--- start of READING PASSAGE ---

The XRD profiles for the 2 h sintered YTiO₃ (YT), Y_0.6Ca_0.4Ti_0.6Mn_0.4O_3−δ (YCTM4) and Y_0.6Ca_0.4Ti_0.4Mn_0.6O_3−δ (YCTM6) ceramics are illustrated in Figure 1. The reflections for YT in Figure 1a match well with those of Y₂Ti₂O₇ (ICDD PDF # 00-042-0413) instead those of YTiO₃ (ICDD PDF # 00-027-1481). This implies that Y₂Ti₂O₇ formed more easily than YTiO₃ as the raw materials with Y/Ti ratio 1/1 were heated in air. Weak peaks (+) around 30° and 50.4° 2θ for YTiO_2.085 are seen in Figure 1a. Gill et al. prepared Y₂Ti₂O₇ from Y₂O₃ and Ti₂O₃. After 800 °C/12 h calcining, Y₂Ti₂O₇ phase along with weak YTiO_2.085 phase was detected for pellets sintered at 1500 °C/12 h. Almost monophasic YTiO_2.085 phase was detected for pellets sintered at 1550 °C/12 h [27]. The reflections for YCTM4 in Figure 1b show that a phase with similar crystal structure of YTiO₃ formed as the major phase and Y₂Ti₂O₇ phase still formed in YCTM4. Weak peaks for YTiO_2.085 and some unknown phases are seen in Figure 1b. The reflections for major phase are also similar to those for Y_0.33Ca_0.67Ti_0.67Mn_0.33O₃ reported by Kobayashi et al. [17]. The crystal structure for YCTM4 is different from YT as Ca and Mn were added. The reflections for YCTM6 in Figure 1c show that only a phase with similar crystal structure of YTiO₃ and Y_0.33Ca_0.67Ti_0.67Mn_0.33O₃ reported by Kobayashi et al. [17] formed. Y₂Ti₂O₇ phase is not detected. More Mn addition inhibited the formation of Y₂Ti₂O₇, YTiO_2.085, and unknown phases. The reaction-sintering process is proved to be a simple and effective process to obtain YT, YCTM4 and YCTM6 ceramics. The calcination step of the conventional mixed oxide route was performed during the heating up period.

--- end of READING PASSAGE ---

* _EXERCISE INSTRUCTIONS_:
#1 Please condense the paragraph of the XRD passage that begins "The XRD profiles for the 2 h sintered" into a bulleted list, keeping its main facts.
#2 Carry on the XRD passage from its final sentence.
The entries after this point are not needed for any task.

--- start of LISTING ---

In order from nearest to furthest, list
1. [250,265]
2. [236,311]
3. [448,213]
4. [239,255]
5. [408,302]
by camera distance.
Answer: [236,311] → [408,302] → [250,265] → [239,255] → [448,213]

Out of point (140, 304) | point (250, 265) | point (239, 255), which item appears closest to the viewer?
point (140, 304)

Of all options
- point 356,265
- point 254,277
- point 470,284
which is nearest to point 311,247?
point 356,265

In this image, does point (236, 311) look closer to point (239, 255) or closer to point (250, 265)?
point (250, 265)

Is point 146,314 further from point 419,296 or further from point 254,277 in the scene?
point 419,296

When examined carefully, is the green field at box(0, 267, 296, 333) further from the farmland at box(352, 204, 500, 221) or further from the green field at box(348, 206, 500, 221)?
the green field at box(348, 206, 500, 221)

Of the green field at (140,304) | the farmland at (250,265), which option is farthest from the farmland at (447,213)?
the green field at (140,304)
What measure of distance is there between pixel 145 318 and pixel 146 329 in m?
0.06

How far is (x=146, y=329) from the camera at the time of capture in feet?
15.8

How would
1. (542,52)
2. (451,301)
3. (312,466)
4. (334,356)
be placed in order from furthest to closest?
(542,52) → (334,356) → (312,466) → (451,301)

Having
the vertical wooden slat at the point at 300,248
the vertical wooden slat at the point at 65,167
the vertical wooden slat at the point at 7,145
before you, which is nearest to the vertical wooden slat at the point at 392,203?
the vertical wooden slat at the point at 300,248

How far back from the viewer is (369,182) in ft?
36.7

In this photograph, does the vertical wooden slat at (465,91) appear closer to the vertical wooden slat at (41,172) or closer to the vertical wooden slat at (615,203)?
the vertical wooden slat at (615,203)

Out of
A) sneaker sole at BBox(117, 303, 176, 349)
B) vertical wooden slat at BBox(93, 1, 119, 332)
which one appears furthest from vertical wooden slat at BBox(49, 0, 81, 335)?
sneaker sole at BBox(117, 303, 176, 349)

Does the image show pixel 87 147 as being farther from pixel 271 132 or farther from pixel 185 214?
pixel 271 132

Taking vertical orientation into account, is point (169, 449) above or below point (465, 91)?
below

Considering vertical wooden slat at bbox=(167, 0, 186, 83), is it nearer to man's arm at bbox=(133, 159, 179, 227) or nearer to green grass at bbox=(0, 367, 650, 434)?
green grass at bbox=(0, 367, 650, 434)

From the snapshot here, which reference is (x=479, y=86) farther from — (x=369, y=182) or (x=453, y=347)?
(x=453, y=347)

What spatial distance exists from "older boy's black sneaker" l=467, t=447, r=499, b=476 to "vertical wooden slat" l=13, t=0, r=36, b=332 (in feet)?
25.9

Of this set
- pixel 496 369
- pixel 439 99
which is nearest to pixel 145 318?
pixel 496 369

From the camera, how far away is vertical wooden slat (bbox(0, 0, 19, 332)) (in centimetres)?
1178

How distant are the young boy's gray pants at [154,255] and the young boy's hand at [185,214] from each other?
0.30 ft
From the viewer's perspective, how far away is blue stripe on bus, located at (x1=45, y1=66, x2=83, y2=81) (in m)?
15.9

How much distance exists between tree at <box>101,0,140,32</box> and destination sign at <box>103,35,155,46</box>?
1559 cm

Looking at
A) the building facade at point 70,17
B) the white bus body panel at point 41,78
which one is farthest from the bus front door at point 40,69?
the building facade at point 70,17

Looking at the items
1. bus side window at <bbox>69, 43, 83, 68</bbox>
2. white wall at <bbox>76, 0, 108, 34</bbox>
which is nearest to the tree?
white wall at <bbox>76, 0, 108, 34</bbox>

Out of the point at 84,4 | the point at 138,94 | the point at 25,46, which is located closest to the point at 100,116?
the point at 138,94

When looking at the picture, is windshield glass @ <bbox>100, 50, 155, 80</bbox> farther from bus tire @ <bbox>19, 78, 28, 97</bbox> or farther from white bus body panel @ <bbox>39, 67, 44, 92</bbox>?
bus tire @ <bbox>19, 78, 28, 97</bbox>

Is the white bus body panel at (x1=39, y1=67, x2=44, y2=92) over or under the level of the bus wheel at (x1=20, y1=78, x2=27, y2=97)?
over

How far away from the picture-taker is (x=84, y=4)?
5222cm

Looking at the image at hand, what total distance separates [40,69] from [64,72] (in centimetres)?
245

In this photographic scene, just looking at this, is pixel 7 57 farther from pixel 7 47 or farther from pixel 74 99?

--- end of LISTING ---

* _TASK-BY-TASK ANSWERS_:
#1
- Figure 1 shows XRD profiles of YT, YCTM4 and YCTM6 ceramics sintered for 2 h.
- YT: the reflections match Y₂Ti₂O₇ (ICDD PDF # 00-042-0413), not YTiO₃ (ICDD PDF # 00-027-1481). This implies that Y₂Ti₂O₇ formed more easily when raw materials with a Y/Ti ratio of 1/1 were heated in air. Weak YTiO_2.085 peaks appear near 30° and 50.4° 2θ.
- Gill et al. prepared Y₂Ti₂O₇ from Y₂O₃ and Ti₂O₃ with 800 °C/12 h calcining. Pellets sintered at 1500 °C/12 h showed Y₂Ti₂O₇ with a weak YTiO_2.085 phase. At 1550 °C/12 h the YTiO_2.085 phase was almost monophasic [27].
- YCTM4: the major phase has a crystal structure similar to YTiO₃ and to Y_0.33Ca_0.67Ti_0.67Mn_0.33O₃ reported by Kobayashi et al. [17]. Y₂Ti₂O₇ is still present, along with weak YTiO_2.085 peaks and some unknown phases. Adding Ca and Mn makes its crystal structure differ from YT.
- YCTM6: only the phase similar to YTiO₃ and Y_0.33Ca_0.67Ti_0.67Mn_0.33O₃ forms, with no Y₂Ti₂O₇ detected. More Mn inhibited Y₂Ti₂O₇, YTiO_2.085 and the unknown phases.
- Reaction-sintering proved a simple, effective way to obtain all three ceramics. The calcination step of the conventional mixed oxide route took place during the heating-up period.

#2
Relative density of YT, YCTM4 and YCTM6 ceramics sintered at various temperatures and soak time is shown in Figure 2. A low density, 69.1% of the theoretical density 4.98 g/cm³ for Y₂Ti₂O₇, was found for 1400 °C/2 h sintering YT pellets. Density of YT increased with sintering temperature and soak time. Dense YT with 91.4% of the theoretical density for Y₂Ti₂O₇ was observed after being sintered at 1500 °C/6 h. Gill et al. prepared Y₂Ti₂O₇ and obtained a low density 73% of the theoretical density after 800 °C/12 h calcining and 1500 °C/12 h sintering [27]. YCTM4 pellets show lower densities. YCTM4 with 77.9% of the theoretical density ~4.97 g/cm³ for Y_0.6Ca_0.4Ti_0.6Mn_0.4O_3−δ was observed even after sintering at 1500 °C/6 h. Lower densities may be caused by the unknown phases, pores, and YTiO_2.085 with a low density 4.28 g/cm³. A higher sintering temperature or a prolonged sintering period is suggested for obtaining dense YCTM4. YCTM6 pellets show higher densities. Dense YCTM6 with 93.6% of the theoretical density ~5.01 g/cm³ for Y_0.6Ca_0.4Ti_0.4Mn_0.6O_3−δ was observed after being sintered at 1500 °C/4 h. The reaction-sintering process is proved to be effective at obtaining YT and YCTM6 ceramics with a relative density higher than 90%.

Figure 1. XRD patterns of the 2 h sintered (a) YTiO₃ (YT); (b) Y_0.6Ca_0.4Ti_0.6Mn_0.4O_3−δ(YCTM4); (c) Y_0.6Ca_0.4Ti_0.4Mn_0.6O_3−δ (YCTM6) ceramics. +: YTiO_2.085; ?: unknown phases.

Figure 1. XRD patterns of the 2 h sintered (a) YTiO₃ (YT); (b) Y_0.6Ca_0.4Ti_0.6Mn_0.4O_3−δ(YCTM4); (c) Y_0.6Ca_0.4Ti_0.4Mn_0.6O_3−δ (YCTM6) ceramics. +: YTiO_2.085; ?: unknown phases.

Figure 2. Relative density of YT, YCTM4, and YCTM6 ceramics sintered at various temperatures and soak time.

Figure 2. Relative density of YT, YCTM4, and YCTM6 ceramics sintered at various temperatures and soak time.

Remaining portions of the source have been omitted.